The pod is the most fundamental element of orchestration in Kubernetes. Understanding how to design and optimize pods for Kubernetes is the first step towards creating a secure, stable, and efficient service in Kubernetes. So, we thought it would be a good idea to bring together all of the best pod design and optimization advice that we can find into one place

Understanding Containers - The Kubernetes Way

The fundamental unit of a pod is the container which encapsulates the software you want to run.

What Exactly is a Container?

By now you are probably at least passingly familiar with containers as a lightweight alternative to virtual machines which do not have the overhead of running a separate kernel. And that is true, but from the perspective of Kubernetes  containers, there are a couple of additional properties that must be respected.

Before we dive into those, here’s a very brief, very high level of overview of container technology in general. In practice containers consist of two parts:

  1. A disk image holding the software you want to run
  2. An “engine” or container runtime, designed to configure the kernel to run that image in an isolated kernel namespace.

Containers have a long and illustrious history. They came to the forefront of the IT world after the first public demo of Docker containers by a little known platform as a service company called dotCloud (since renamed Docker Inc) in a lightning talk at Pycon 2013.

Docker has come to define the container landscape and eclipse many other container technologies. For good or ill, Docker images (dockerfiles) and runtime (docker engine) are now almost always what people mean when they say container.

Containers from the Kubernetes perspective - Borg, cgroups, and Immutability

Kubernetes has experimental support for other container runtimes, but Docker is the default and is used almost everywhere. To understand why Kubernetes chose Docker rather than one of the other more feature rich container technologies available in 2014, we need to dig into what containers provide to Kubernetes.

For Kubernetes, containers are much more than kernel isolation. They are a design pattern for immutable infrastructure.

To understand that, we need to look back to 2006, inside Google, at the genealogy of Kubernetes. It would be fair to characterize Kubernetes as a new open source iteration of Google’s home grown platform for orchestrating its own internal infrastructure called Borg.

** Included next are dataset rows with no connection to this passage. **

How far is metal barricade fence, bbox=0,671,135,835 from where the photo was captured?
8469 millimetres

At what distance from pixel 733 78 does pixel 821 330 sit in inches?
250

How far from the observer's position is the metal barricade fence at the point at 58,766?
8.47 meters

Google created Borg and the kernel namespace controls (cgroups) on which it depends for container isolation many years prior to Docker’s popularization of container technology. In fact cgroups were merged into Linux, and released in 2.6.24 in January 2008, and provides all of the kernel side functionality of Docker containers.

Google has vast data centers, constantly at work crawling through every page on the Internet, indexing them, handling the world's largest hosted email service, dynamically auctioning off ad space, and serving billions of search results per day. Maintaining this infrastructure required new ways of thinking about operating servers, and their approach was built around one critical simplifying assumption: immutability of containers.

Mutability and Failure - A Sad Story

If workloads are packaged into a format that can run anywhere with the necessary hardware requirements, and can be automatically rescheduled to another machine if any given node fails, they must not change over time. Changes must be tracked, and recreated on failure.

And if you are dealing with millions of servers, machines are going to fail all the time.

One approach is to try to automate that attention. My previous experience with bringing a more traditional approach to cloud orchestration, made clear to me that this is a herculean if not sisyphean task.

Mutating the instance goes wrong all the time:

  • Installs fail, 
  • Upgrades go wrong,
  • Configuration gets corrupted
  • Etc

And the result is that writing orchestration scripts that properly handle all the known failure cases is complicated to say the least. Add to that the need to properly handle backup and restore operations, and correctly configure connections between services, handle node failures, and maintain local state through it all is extremely difficult. We wrote a framework in which to fit all these things, and left it up to the open source world to do that work. In retrospect what we did was handle the easiest part of the work, and left the hardest part up to those writing the actual orchestration scripts.

Google’s approach was different, separate data from code. Store state in a non-local persistent way, and keep individual instances in a known clean - immutable - state.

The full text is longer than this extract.